What to produce
Report each line of the material below that contains the string "sleeve". Treat uppercase and lowercase as different.
Start of Records for the exercise
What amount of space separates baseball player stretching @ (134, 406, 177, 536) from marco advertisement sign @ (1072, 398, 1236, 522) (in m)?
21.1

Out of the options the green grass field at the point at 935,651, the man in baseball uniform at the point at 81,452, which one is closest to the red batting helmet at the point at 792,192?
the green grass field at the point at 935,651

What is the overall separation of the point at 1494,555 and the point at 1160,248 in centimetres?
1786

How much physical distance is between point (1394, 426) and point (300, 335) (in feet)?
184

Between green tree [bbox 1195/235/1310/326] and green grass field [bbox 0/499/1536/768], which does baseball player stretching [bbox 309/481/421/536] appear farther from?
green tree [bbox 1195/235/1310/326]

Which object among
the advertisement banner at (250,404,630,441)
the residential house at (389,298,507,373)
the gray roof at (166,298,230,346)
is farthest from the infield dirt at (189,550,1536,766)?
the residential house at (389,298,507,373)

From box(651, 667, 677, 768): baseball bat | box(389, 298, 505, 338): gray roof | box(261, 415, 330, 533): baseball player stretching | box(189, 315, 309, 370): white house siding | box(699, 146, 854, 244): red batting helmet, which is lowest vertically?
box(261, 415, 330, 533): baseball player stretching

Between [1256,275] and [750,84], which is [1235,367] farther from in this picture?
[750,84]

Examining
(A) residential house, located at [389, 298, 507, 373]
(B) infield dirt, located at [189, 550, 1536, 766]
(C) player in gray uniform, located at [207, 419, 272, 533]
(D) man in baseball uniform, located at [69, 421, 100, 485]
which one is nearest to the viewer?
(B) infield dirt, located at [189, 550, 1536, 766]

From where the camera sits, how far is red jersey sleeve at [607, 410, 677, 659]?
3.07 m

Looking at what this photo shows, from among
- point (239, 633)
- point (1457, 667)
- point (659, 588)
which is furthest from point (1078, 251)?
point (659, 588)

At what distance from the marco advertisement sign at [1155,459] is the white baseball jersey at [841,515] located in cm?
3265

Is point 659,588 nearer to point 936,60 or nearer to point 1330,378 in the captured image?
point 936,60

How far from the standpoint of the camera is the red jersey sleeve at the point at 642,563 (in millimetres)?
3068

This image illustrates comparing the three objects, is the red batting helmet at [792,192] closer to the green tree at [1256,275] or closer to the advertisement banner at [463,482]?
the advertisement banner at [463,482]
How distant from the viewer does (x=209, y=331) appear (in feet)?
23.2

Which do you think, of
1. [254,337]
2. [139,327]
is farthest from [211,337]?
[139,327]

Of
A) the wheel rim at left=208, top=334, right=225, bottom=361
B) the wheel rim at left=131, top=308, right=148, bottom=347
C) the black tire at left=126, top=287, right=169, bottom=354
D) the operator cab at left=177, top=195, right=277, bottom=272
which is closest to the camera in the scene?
End of Records for the exercise
Solution to this exercise
From where the camera sits, how far is red jersey sleeve at [607, 410, 677, 659]?
How far from the standpoint of the camera is the red jersey sleeve at the point at 642,563 (in millimetres)?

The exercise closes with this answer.